• _Extract provided_:
((
Commentary

The New Litmus Test For A Great Email Marketing Program

I used to say the hallmark of a great email marketing program was a robust A/B testing program. It’s not just because I consider A/B testing a key optimization tool and a vital part of “listening” to subscribers, but because if a brand is taking the time to follow a rigorous A/B testing calendar and methodically building on lessons learned, then chances are very high it’s doing lots of other things right.

While I still believe in the power of testing and what it signifies about an email program, I now have a new litmus test for email marketing greatness for B2C companies:  Does the majority of your email marketing revenue and engagement come from triggered emails?

Anecdotally, marketers tend to hit this mile-marker when more than 5% of their email volume is triggered emails. As a rough indication of where we’re at as an industry, in September we announced that our clients had sent 237 billion emails, with 8.5 billion — or 3.5% — of those being triggered. So on average, marketers would need to increase their triggered email volume by more than 40% to hit this mile-marker, in addition to increasing the sophistication of their existing triggered programs.

advertisement

advertisement

This is a valuable bar to clear for several reasons:

1. Triggered emails are among the most relevant, highest ROI emails a marketer can send. These are the pinnacle of 1-to-1 email marketing. Because triggered emails are sent in response to subscriber actions or requests, they arrive at a time when subscribers are highly likely to respond to the message. Plus, the messages also tend to contain dynamic content, personalization, or recommendations based on predictive intelligence, making these messages even more tailored to the individual.

According to our 2015 State of Marketing report, triggered emails earn high marks for effectiveness. For instance, 75% of marketers said birthday emails are effective or very effective. And even reengagement emails — which were the triggered emails that were rated most poorly — were deemed effective or very effective by 63% of marketers.

2. Triggered emails represent a competitive advantage. These email programs take time to set up, and even more time to optimize. While it’s becoming easier to set these up thanks to email service provider advances, getting these programs up and running before your competitors creates separation that’s difficult for them to close quickly.
))
• _Data entries_:
((
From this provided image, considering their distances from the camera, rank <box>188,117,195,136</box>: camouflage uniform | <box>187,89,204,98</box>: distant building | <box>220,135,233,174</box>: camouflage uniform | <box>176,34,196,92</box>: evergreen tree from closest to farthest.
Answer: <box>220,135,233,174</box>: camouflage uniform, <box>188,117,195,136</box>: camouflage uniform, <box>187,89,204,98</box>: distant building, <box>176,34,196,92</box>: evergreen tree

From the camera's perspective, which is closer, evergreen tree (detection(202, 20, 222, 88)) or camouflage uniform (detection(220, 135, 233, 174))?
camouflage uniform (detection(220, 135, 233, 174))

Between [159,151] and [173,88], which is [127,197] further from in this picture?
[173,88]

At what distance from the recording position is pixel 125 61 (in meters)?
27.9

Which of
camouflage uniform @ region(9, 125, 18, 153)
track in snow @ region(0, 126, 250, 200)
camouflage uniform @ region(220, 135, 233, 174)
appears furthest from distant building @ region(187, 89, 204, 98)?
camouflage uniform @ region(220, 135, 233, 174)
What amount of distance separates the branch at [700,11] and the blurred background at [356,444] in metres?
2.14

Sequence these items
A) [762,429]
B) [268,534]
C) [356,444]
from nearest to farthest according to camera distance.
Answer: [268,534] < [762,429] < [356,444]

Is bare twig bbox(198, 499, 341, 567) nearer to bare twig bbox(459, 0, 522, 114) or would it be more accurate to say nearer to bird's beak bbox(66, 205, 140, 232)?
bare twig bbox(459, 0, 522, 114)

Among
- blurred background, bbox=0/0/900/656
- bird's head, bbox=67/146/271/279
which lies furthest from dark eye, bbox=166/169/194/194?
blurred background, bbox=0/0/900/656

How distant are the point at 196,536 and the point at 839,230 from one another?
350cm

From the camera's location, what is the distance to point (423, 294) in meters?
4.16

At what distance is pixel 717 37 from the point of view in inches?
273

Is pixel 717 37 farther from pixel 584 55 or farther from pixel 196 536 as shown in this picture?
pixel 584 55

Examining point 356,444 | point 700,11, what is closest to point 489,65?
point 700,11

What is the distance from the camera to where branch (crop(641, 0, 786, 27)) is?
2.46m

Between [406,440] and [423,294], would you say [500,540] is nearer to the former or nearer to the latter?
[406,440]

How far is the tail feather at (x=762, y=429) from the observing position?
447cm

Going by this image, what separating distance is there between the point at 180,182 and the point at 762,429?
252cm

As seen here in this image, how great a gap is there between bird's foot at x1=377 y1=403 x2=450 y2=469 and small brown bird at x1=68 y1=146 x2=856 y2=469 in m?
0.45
))
• _Directions_: Please output the entire email marketing commentary word for word. The rows have nothing to do with the email marketing commentary.

• _Exercise result_:
Commentary

The New Litmus Test For A Great Email Marketing Program

I used to say the hallmark of a great email marketing program was a robust A/B testing program. It’s not just because I consider A/B testing a key optimization tool and a vital part of “listening” to subscribers, but because if a brand is taking the time to follow a rigorous A/B testing calendar and methodically building on lessons learned, then chances are very high it’s doing lots of other things right.

While I still believe in the power of testing and what it signifies about an email program, I now have a new litmus test for email marketing greatness for B2C companies:  Does the majority of your email marketing revenue and engagement come from triggered emails?

Anecdotally, marketers tend to hit this mile-marker when more than 5% of their email volume is triggered emails. As a rough indication of where we’re at as an industry, in September we announced that our clients had sent 237 billion emails, with 8.5 billion — or 3.5% — of those being triggered. So on average, marketers would need to increase their triggered email volume by more than 40% to hit this mile-marker, in addition to increasing the sophistication of their existing triggered programs.

advertisement

advertisement

This is a valuable bar to clear for several reasons:

1. Triggered emails are among the most relevant, highest ROI emails a marketer can send. These are the pinnacle of 1-to-1 email marketing. Because triggered emails are sent in response to subscriber actions or requests, they arrive at a time when subscribers are highly likely to respond to the message. Plus, the messages also tend to contain dynamic content, personalization, or recommendations based on predictive intelligence, making these messages even more tailored to the individual.

According to our 2015 State of Marketing report, triggered emails earn high marks for effectiveness. For instance, 75% of marketers said birthday emails are effective or very effective. And even reengagement emails — which were the triggered emails that were rated most poorly — were deemed effective or very effective by 63% of marketers.

2. Triggered emails represent a competitive advantage. These email programs take time to set up, and even more time to optimize. While it’s becoming easier to set these up thanks to email service provider advances, getting these programs up and running before your competitors creates separation that’s difficult for them to close quickly.